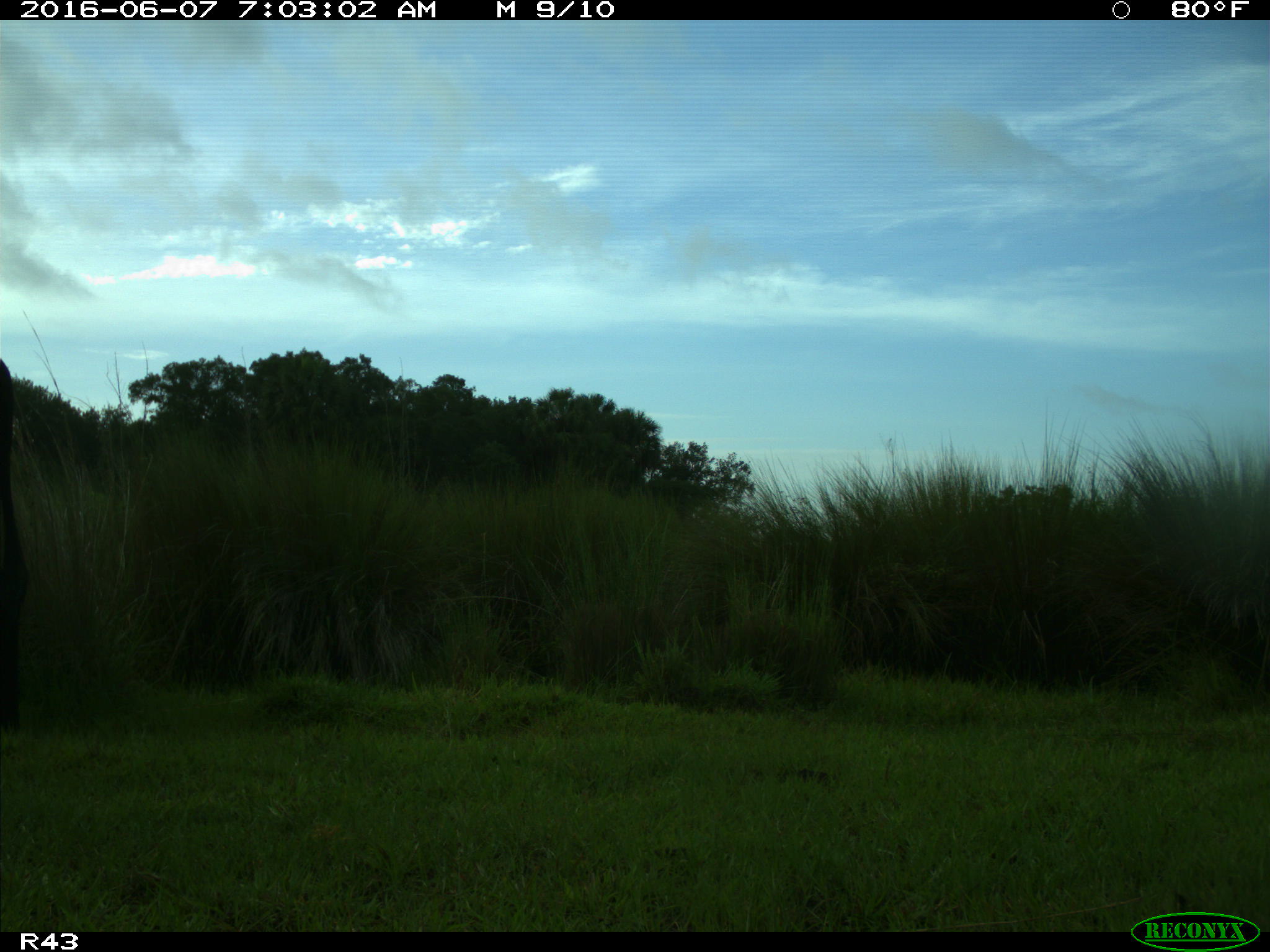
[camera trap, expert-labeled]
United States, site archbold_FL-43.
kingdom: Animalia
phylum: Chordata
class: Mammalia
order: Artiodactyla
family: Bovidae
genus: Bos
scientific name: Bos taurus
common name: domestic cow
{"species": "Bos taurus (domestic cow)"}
-=-=-=-=-
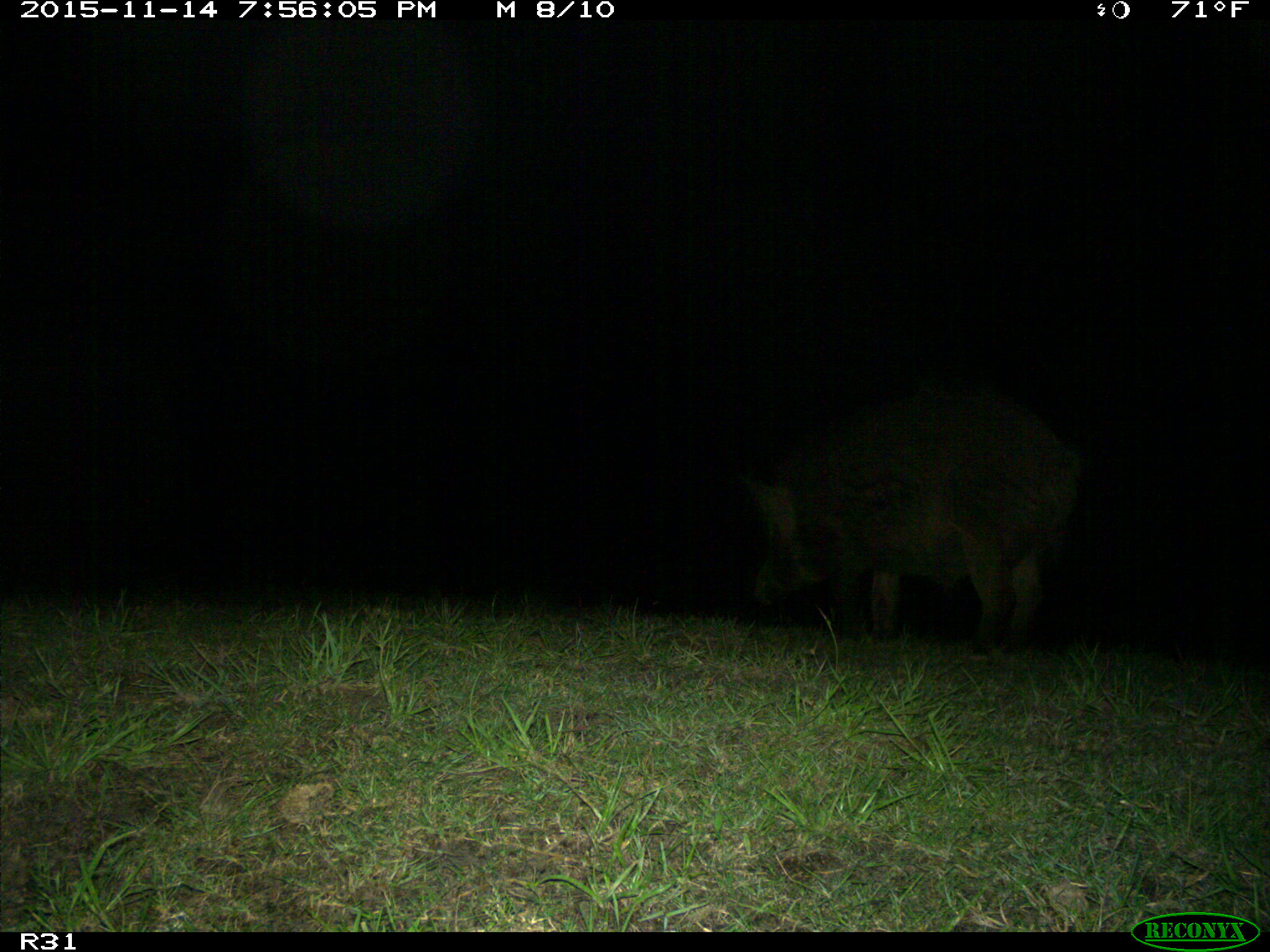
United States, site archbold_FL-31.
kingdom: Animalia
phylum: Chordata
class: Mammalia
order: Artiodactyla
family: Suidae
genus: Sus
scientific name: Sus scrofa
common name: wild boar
-=-=-=-=-
About this exercise
Go through the listing above and list every line that has the word "United".

Result
United States, site archbold_FL-43.
United States, site archbold_FL-31.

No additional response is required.